Научение и предупреждение кровностью.
И вопль крови не нуждается в посредниках – свидетельствует самое дело таким образом, что кровь убиенного приемлется Богом с таким же вниманием, как и жертва. По порядку природы пролитие крови вызывает волну подобий – разрушительных сил: вопль крови от всех и за всех. И если кровь Авеля говорит о нем чрез веру к милосердию Божию и невинностью своею вопиет против убийцы к правосудию Божию – так впоследствии кровь Иисуса вопиет к Отцу небесному о помиловании всего рода человеческого. Проявлено всеведение, всемогущество, правосудие и милосердие. В том, что этот вопль достигает неба, замечается образное выражение мысли о божественном всеведении, которое представляется слышащим восклицания и там, где человек старается покрыть все глухим молчанием.
Вопль крови бесконечен.
Задействован эстезис крови: след крови обличен и поименован. Можно сказать, что кровь предстает как «абсолютный свидетель». Это тождество крови-как-крови и ее образа. Кровь у истоков свидетельствует о том, что не поддается обману и обмену и одновременно предстает как жертва и как дар.
Ни к чему не сводимое самоговорение крови.
Именно несомненную подлинность в последующих обращениях к голосам крови представить, наверное, труднее всего. Поэтому после первого осознания вопля крови ее свидетельства будут переданы через представленное непосредственно или воображаемое другое, а не через очевидно явленное изначальное иное. И автор книги «Кровь и культура» в приложении к новому изданию книги, названному «Медиальная конструкция жертвы», как раз пишет, что понять чужую мысль гораздо проще, чем собственный топос, а тем более – чем внятно и последовательно заявить об интересах собственного топоса на философском языке. Стремление понять мыслителей прошлого на языке их времени часто требует столько сил и времени, что для понимания своего времени и своего собственного свидетельства сил уже не остается.
Может быть, только голос первого – иного – свидетельства крови способен удерживаться в своей первозданной явленности, ясности и силе.

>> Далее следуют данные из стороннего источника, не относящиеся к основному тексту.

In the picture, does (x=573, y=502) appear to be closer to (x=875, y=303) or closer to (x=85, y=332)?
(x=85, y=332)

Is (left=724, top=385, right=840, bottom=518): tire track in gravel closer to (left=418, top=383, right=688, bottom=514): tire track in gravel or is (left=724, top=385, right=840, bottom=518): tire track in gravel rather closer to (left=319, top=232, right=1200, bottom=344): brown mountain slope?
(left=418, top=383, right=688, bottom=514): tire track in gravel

Так задается первичный космос свидетельства.
-
Обескровленность существования и неопределенность.
Предельная ясность первого свидетельства крови никогда, наверное, не проявится с такой подлинностью и полнотой. И утрата связана с общим натиском и ростом неопределенности, где свидетельствование обращено не к вертикальному восхождению, точнее – к отношениям небесной тверди и земли, а к тому, что непосредственно рядом. Кровное становится расположено горизонтально. Но от такой расположенности не становится более близким и понятным, напротив, отчужденно отдаляется. Самое представление о возможности полнокровной правды становится труднодоступным или даже вовсе неосуществимым.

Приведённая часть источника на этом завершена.